Having the ability to include a dynamic number of examples is essential because our prompt and completion outputs are constrained by a maximum context window.
context window=input tokens+output tokens
LangChain provides several classes and functions to help construct and work with prompts.
- Prompt templates: Parametrized model inputs
- Example selectors: Dynamically select examples to include in prompts
We will look into an example selector in LangChain, SemanticSimilarityExampleSelector.
Using SemanticSimilarityExampleSelector
Use SemanticSimilarityExampleSelector to select prompt examples by similarity. It does this by finding the examples with the embeddings that have the greatest cosine similarity with the inputs. In this example, Chroma is used as the VectorStore class that is used to store the embeddings and do a similarity search. This example uses CohereEmbeddings.
1. First let’s import the necessary modules,
from langchain.prompts.example_selector import SemanticSimilarityExampleSelector from langchain.vectorstores import Chroma from langchain.embeddings import CohereEmbeddings
2. Set your API key
Cohere.api_key = os.environ["COHERE_API_KEY"]
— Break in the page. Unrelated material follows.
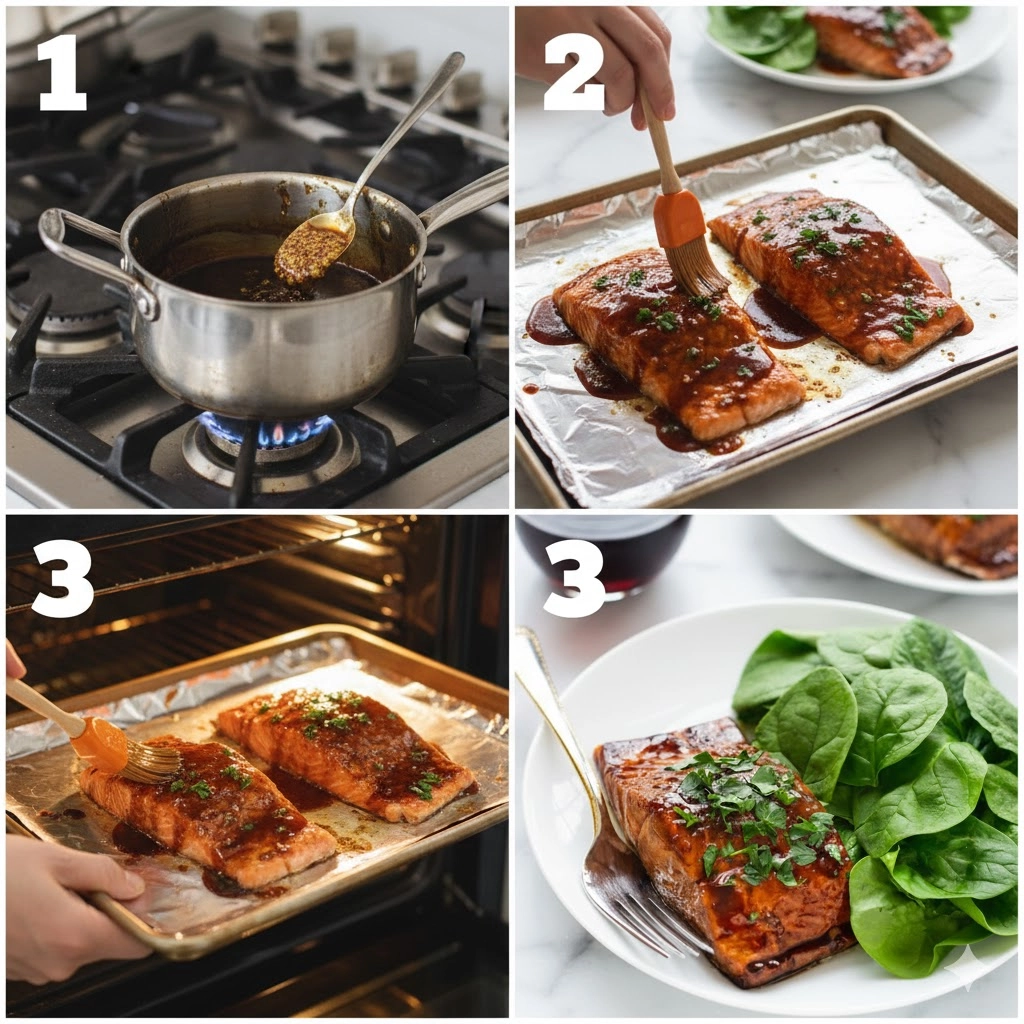 1

2

3

3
3. Use PromptTemplate to create a template for a string prompt. It uses Python’s str.format syntax for templating. This would take in the input_variables and construct the PromptValue dynamically. Since the dataframe we are using has 2 columns , we pass those as the input_variables.
example_prompt = PromptTemplate(
input_variables=["item_description", "item_classcode"],
template="item_description: {item_description}\nitem_classcode: {item_classcode}",
)
4. The list of examples available to select from are passed as a list of dictionaries examples_list which is constructed from df.
examples_list = df.to_dict(orient='records')
semantic_example_selector = SemanticSimilarityExampleSelector.from_examples(
# This is the list of examples available to select from.
examples=examples_list,
# This is the embedding class used to produce embeddings which are used to measure semantic similarity.
embeddings=CohereEmbeddings(),
# This is the VectorStore class that is used to store the embeddings and do a similarity search.
vectorstore_cls=Chroma,
# This is the number of examples to produce.
k=10
)
5. Now we will construct the FewShotPromptTemplate with examples from semantic_example_selector. The examples selected will be the most similar examples to the input.
few_shot_prompt = FewShotPromptTemplate(
example_selector=semantic_example_selector,
example_prompt=example_prompt,
prefix="Classify the item_description to one of the item_classcode."
" A few examples are given below where this classification is done:",
suffix="Here is the text that needs to be classified\nitem_description: {item_description}\nitem_classcode:",
input_variables=["item_description"],
)
6. Use the format method on our prompt to get the similar item_description as examples for the prompt.
few_shot_prompt.format(item_description="<pass the input item description here>")
7. Assign Cohere as llm.
llm = Cohere(temperature=0.7)
8. Create a chain using LLMChain and run the chain to get a response.
chain = LLMChain(llm=llm, prompt=few_shot_prompt)
print(chain.run("<pass the input item description here>"))
9. chain.run() will return the item_classcode for the input item description passed in step 8.
Conclusion
Prompts play a vital role in the evolving landscape of LLMs. I hope this blog has given you an idea of how we can use enterprise data as examples for prompting and deriving inferences using LLMs. Exploring LangChain’s additional capabilities and employing diverse prompt engineering techniques holds the potential to build robust AI applications based on SaaS data.